Michael R. Morris
Those of us who feel like we're pretty good at our jobs tend to subscribe to the theory that if you want something done right, you've got to do it yourself. We are commonly known as workaholics.
Then there are the smart folks who hire good people, train them well and delegate important duties to them. If you're a member of the former group and would like to get control of your hectic life as well as continue to succeed in business, I suggest you read a couple of articles in this month's issue.
I would start by reading about the growth strategy of our 2007 Remodeler of the Year, Normandy Builders. Normandy, a wildly successful Chicago remodeling firm, got that way because the company's founders, Jack Steindl and Reg Marzec, carried the load for most of the last 28 years themselves.

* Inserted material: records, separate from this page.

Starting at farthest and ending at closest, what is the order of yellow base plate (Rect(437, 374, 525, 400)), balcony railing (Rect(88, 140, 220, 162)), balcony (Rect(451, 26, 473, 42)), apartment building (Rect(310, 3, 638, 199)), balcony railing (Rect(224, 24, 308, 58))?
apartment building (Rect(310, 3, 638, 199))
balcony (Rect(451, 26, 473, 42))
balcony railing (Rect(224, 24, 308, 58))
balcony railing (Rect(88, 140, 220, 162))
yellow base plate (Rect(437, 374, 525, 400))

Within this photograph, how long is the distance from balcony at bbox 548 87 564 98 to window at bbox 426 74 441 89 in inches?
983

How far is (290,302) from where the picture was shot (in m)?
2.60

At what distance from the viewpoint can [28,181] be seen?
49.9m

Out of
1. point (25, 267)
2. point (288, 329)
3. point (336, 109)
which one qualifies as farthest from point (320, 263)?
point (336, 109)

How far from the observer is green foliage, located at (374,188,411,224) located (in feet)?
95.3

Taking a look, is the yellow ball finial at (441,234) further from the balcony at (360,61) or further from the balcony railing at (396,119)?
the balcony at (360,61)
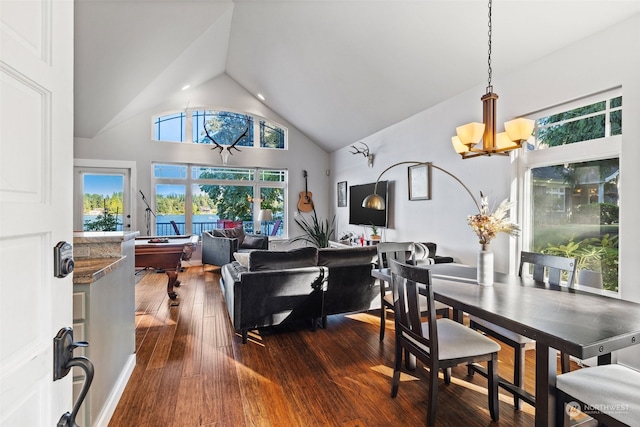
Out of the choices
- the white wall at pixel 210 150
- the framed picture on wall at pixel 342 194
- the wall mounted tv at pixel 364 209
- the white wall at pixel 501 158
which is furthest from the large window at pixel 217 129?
the white wall at pixel 501 158

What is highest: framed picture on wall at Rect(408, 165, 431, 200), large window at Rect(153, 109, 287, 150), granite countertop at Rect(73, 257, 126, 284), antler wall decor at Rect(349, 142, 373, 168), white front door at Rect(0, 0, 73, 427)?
large window at Rect(153, 109, 287, 150)

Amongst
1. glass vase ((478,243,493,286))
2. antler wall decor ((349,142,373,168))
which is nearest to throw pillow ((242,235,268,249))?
antler wall decor ((349,142,373,168))

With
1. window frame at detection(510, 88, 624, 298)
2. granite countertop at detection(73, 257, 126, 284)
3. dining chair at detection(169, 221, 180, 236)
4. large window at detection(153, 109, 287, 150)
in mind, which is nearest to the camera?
granite countertop at detection(73, 257, 126, 284)

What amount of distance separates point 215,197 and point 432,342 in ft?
20.2

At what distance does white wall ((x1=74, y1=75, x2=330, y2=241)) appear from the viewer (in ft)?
19.7

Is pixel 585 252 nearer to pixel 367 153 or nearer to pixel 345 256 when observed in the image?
pixel 345 256

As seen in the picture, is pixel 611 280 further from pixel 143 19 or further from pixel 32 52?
pixel 143 19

As the company grew, however, they realized they needed to delegate some of what they had personally attended to from the beginning to others. This not only allowed them to leave behind the crazy 70-hour work weeks that many young entrepreneurs carry; it also allowed their company to grow and prosper to the point that they were, frankly, an easy choice to receive this year's honor.

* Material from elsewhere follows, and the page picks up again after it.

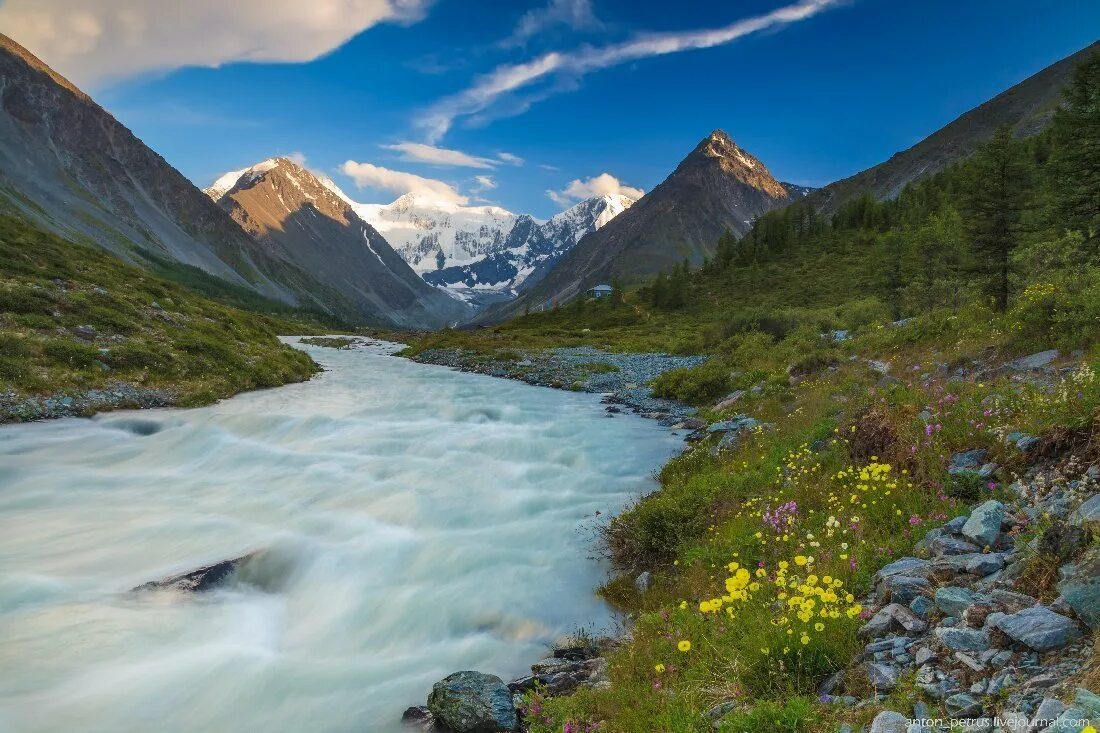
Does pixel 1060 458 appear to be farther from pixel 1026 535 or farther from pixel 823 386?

"Bringing Dan (Schoendorff) and Laurie (Camp) aboard have been very important," Steindl says of Normandy's new sales director and marketing director. "They are approaching their roles in a much more professional way than we ever did. Laurie knows her way around after working at an advertising agency, and the fact that she's focusing on it every day, rather than when we would treat (marketing) as a side, side, side issue, makes a big difference.
"Every day she's thinking of new ads, new concepts and going over the bills, and that was one of my duties in the past. I probably didn't spend two hours a week on it, so there's a great big difference in how much time is being spent on that stuff. Our lead count is up, thanks to Laurie, and our closing ratio, which I give Dan credit for, is going down. And those are two nice things right there."
Founded in 1979, Normandy is a great example of a mature remodeling firm that has benefitted from delegation. This month's Remodelers' Exchange features two relatively young remodelers whose organizations are improving thanks to their willingness and ability to coach their employees and delegate responsibilities.
"In 2004 and 2005, I was the project manager/bookkeeper/plumber/salesperson/carpenter," says Greg Rittler, owner of Kanon Group in Towson, Md. "You name it, and I did it. I was really pulling my hair out."
If this sounds at all like you, maybe your New Year's resolution should be to start delegating in 2008.